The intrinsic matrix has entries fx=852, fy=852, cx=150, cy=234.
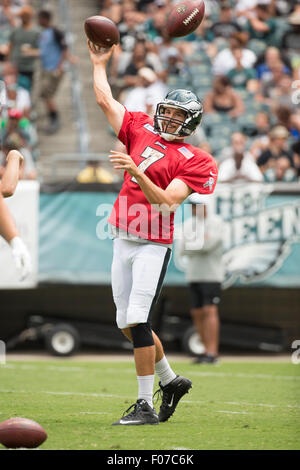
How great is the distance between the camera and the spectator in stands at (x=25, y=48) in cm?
1341

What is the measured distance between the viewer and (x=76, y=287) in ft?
36.1

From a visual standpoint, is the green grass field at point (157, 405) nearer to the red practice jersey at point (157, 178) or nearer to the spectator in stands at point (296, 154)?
the red practice jersey at point (157, 178)

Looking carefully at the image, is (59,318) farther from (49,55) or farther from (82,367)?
(49,55)

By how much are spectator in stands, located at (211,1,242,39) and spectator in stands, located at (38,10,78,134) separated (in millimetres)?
2898

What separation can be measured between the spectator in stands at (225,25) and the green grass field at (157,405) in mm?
7165

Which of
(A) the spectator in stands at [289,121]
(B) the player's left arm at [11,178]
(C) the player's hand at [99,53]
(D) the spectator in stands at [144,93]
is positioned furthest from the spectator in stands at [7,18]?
(B) the player's left arm at [11,178]

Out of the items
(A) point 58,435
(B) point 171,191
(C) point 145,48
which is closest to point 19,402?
(A) point 58,435

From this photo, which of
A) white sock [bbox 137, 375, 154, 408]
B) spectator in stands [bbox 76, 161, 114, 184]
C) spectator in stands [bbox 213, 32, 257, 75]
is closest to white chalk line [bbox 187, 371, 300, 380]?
spectator in stands [bbox 76, 161, 114, 184]

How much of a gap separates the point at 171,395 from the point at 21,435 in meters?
1.58

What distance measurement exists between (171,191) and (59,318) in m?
5.84

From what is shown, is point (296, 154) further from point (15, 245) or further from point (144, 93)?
point (15, 245)

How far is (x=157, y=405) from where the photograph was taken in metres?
6.41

## Task goal
Leave out the pictures and print every line of the data exactly.

## Answer to this task
The intrinsic matrix has entries fx=852, fy=852, cx=150, cy=234.
How great is the distance between the camera and the spectator in stands at (x=25, y=48) in cm?
1341

What is the measured distance between the viewer and (x=76, y=287) in ft?
36.1

From a visual standpoint, is the green grass field at point (157, 405) nearer to the red practice jersey at point (157, 178) or nearer to the spectator in stands at point (296, 154)?
the red practice jersey at point (157, 178)

Looking carefully at the image, is (59,318) farther from (49,55) or farther from (82,367)?
(49,55)

By how much are spectator in stands, located at (211,1,242,39) and spectator in stands, located at (38,10,78,134) separated (in millimetres)?
2898

What separation can be measured between the spectator in stands at (225,25) and the green grass field at (157,405) in mm?
7165

Which of
(A) the spectator in stands at [289,121]
(B) the player's left arm at [11,178]
(C) the player's hand at [99,53]
(D) the spectator in stands at [144,93]
is positioned furthest from the spectator in stands at [7,18]?
(B) the player's left arm at [11,178]

Out of the items
(A) point 58,435
(B) point 171,191
(C) point 145,48
which is closest to point 19,402?
(A) point 58,435

From this photo, which of
A) white sock [bbox 137, 375, 154, 408]
B) spectator in stands [bbox 76, 161, 114, 184]
C) spectator in stands [bbox 213, 32, 257, 75]
is closest to white chalk line [bbox 187, 371, 300, 380]?
spectator in stands [bbox 76, 161, 114, 184]

How much of a gap separates the point at 171,395 from the point at 21,435 in meters?
1.58

What distance measurement exists between (171,191) and (59,318) in m?
5.84

From what is shown, is point (296, 154) further from point (15, 245) or further from point (144, 93)?
point (15, 245)

How far is (x=157, y=405) from where the photograph was taken in metres?
6.41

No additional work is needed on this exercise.